Casinos have long reaped profits from what can politely be described as plausible deniability when it comes to identifying the source of their large cash customers’ income. Although casino bosses love to service their biggest players’ every hedonistic whim, the marketing mavens’ attention to detail gets downright sketchy when it comes to noticing what financial experts call suspicious activity.

Suspicious, indeed. The prolific casino play and financial movements of Chinese-Mexican businessman Zhenli Ye Gon certainly qualified as that and more. He is the former Strip high roller and Sinaloa drug cartel associate who was known as “Mr. Ye” from 2004-2007, when he was considered the biggest cash player in Las Vegas.

Although he gambled at several casinos, Mr. Ye favored The Venetian, where according to the government he dropped $84 million of the $125 million he lost here before being arrested on drug trafficking-related charges. He has been charged in Mexico with drug trafficking and is awaiting extradition.

The Las Vegas Sands in August paid $47.4 million to settle a federal money-laundering investigation linked to Ye Gon’s play at The Venetian. The company finally admitted it had failed to sufficiently scrutinize his suspicious cash transaction activity.

Although the case of Ye Gon was particularly egregious, such shoddy examples of compliance aren’t unique to The Venetian.

Without mentioning names, or acknowledging the undeniable irony of delivering her address while standing inside the Sands Expo Center, Shasky Calvery deftly raised the issue of professional compliance in an era that finds many other industries using computer analytics to track their customers.

“Something that we often hear from some casinos is that your primary product is entertainment rather than a traditional financial service, and that this is something that you want us to take into consideration when we compare the casino industry to other industries that we regulate,” she said.

“We do take that into consideration. But whether a company is in the business of helping people invest and protect their money, or using that money for the purpose of entertainment, both are at risk. Both can serve as the vehicle for the use and movement of ill-gotten gains. And just like everyone else, casinos are responsible for reporting suspicious activity when they suspect that the money being brought to them for gaming derives from an illegal source.”

Then Shasky Calvery held a mirror up to the gambling crowd.

“I want to talk a little about the culture of your industry and institutions, because, as we have seen in some of the recent enforcement actions, the culture of an institution is key to its ability to comply with our regulations,” she said.
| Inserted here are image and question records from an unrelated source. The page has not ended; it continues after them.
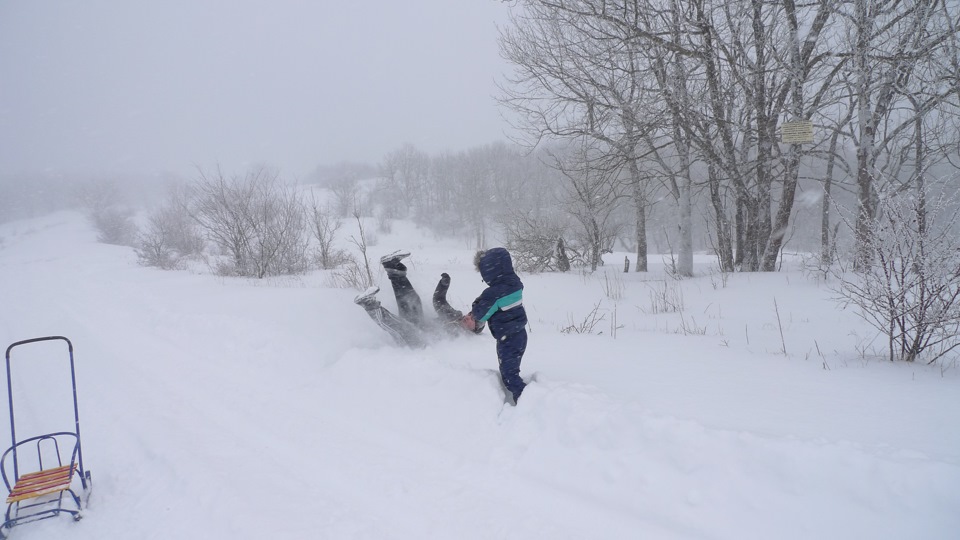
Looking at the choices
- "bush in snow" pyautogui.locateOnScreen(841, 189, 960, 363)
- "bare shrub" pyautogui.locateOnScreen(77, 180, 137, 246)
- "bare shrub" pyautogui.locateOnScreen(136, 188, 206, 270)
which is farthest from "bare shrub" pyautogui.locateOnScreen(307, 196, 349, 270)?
"bare shrub" pyautogui.locateOnScreen(77, 180, 137, 246)

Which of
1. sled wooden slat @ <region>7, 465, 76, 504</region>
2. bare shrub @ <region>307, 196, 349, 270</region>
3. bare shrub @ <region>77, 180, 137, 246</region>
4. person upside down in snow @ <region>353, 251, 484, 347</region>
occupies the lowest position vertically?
sled wooden slat @ <region>7, 465, 76, 504</region>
“When some casinos say that they are in the gaming industry and not really in the business of providing financial services, I get the impression that they are saying that they should not have as much responsibility in the AML (anti-money laundering) context as those financial institutions whose business it is to receive, move, and protect money. And when some casinos say that probing their customers about their activities outside of the casino will drive customers away, I sense that they feel that it is not their responsibility to protect their institutions, and our financial system as a whole, from being used by illicit actors.

“I fear there may be a culture within some pockets of the industry of reluctant compliance with the bare minimum, if not less. I hope that together we can make a cultural change.”

The most dangerous woman in Las Vegas made it sound like a suggestion, but the Vegas kings would be wise to take her very seriously.